Ice Cube makes for a compelling host in this historical examination, but it’s Plaschke, the talented Los Angeles Times columnist with a well earned reputation for buffoonery, who delivers this film’s most crucial observation: Speaking of the way the Raiders were adopted by L.A.’s blue collar working class made up of African-Americans, Hispanics and Latinos and Asian-Americans, Plaschke notes that these minority groups “had a home in the Raiders.” And of course the reverse was true, too: the Raiders had a home with these often-overlooked fans.
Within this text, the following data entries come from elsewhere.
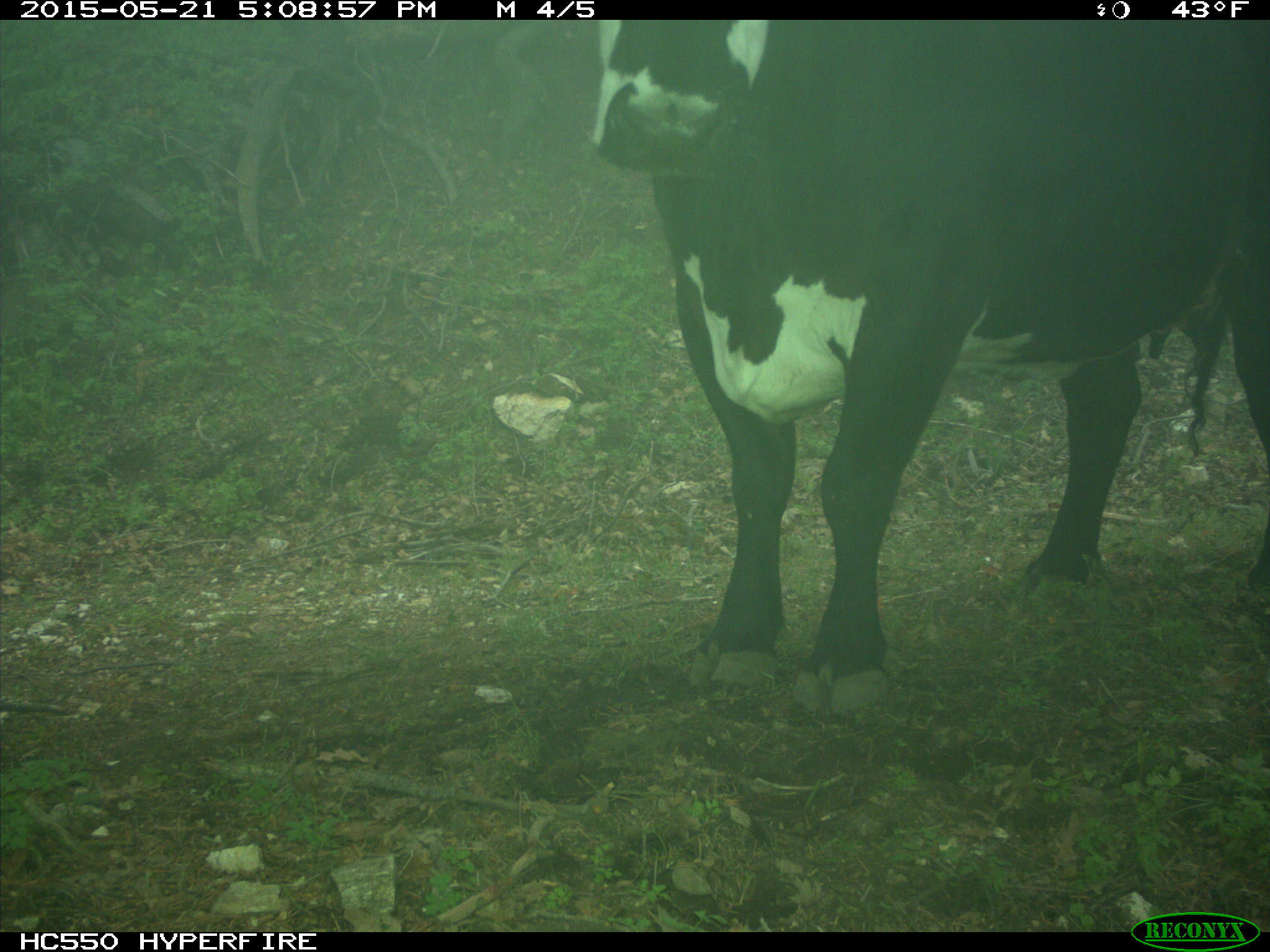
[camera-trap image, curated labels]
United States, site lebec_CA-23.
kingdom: Animalia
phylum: Chordata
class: Mammalia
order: Artiodactyla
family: Bovidae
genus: Bos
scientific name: Bos taurus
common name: domestic cow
And yet no matter how many hats, jackets or tickets these relatively lower-class NFL fans bought, it wasn’t enough for Davis to keep the Raiders in L.A. In 1995, the Raiders went back to Oakland after Davis failed to get a new stadium built – the kind lined with lucrative suites and expensive seats that more than likely would have priced out the team’s most ardent fans. This latter bitter reality is the elephant in the room that no one discusses in Straight Outta L.A. And even though Ice Cube says the Raiders will always belong to L.A., it’s tempting to wonder how much he believes it. After all, it must mean something that when he sits down to interview Al Davis, Ice Cube wears not vintage Raiders gear but a modern Dodgers hat. Black, of course.
Straight Outta L.A. premieres tonight on ESPN at 8 pm ET, and will rerun frequently thereafter. The Cooler will be reviewing each film in the “30 for 30” series upon its release.